■ WHAT IS NEEDED ■
Format the records as a JSON list of strings, one string per line and no blank lines, starting at the line containing "this 657×442 image." and ending at the end of the records.

Entries taken from a collection
⁂

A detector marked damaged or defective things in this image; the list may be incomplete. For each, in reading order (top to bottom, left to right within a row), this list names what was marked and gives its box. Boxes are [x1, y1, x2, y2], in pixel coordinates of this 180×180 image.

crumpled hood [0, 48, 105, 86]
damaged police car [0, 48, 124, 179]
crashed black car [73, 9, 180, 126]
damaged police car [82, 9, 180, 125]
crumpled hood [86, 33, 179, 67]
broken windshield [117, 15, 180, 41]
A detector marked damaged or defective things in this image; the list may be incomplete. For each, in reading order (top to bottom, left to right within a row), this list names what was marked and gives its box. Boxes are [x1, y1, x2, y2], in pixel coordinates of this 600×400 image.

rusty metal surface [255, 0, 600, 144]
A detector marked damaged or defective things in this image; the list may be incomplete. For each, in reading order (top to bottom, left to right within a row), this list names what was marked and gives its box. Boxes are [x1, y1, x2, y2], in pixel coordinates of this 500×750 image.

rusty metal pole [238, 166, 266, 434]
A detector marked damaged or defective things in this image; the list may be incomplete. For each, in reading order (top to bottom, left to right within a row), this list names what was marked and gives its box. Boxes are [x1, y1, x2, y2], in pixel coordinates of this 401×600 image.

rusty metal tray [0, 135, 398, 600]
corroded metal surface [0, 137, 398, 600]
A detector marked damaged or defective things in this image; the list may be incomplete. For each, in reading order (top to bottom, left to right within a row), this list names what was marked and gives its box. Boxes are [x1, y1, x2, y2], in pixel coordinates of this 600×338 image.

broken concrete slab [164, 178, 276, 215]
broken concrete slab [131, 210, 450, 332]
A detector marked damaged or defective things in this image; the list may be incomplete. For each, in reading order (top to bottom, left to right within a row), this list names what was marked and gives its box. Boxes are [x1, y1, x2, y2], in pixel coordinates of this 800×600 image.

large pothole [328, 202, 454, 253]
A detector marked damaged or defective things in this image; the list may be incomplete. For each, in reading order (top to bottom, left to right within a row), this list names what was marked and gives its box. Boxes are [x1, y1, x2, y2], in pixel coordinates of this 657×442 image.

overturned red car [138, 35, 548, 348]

⁂

■ TASK ANSWER ■
[
  "A detector marked damaged or defective things in this image; the list may be incomplete. For each, in reading order (top to bottom, left to right within a row), this list names what was marked and gives its box. Boxes are [x1, y1, x2, y2], in pixel coordinates of this 657×442 image.",
  "overturned red car [138, 35, 548, 348]"
]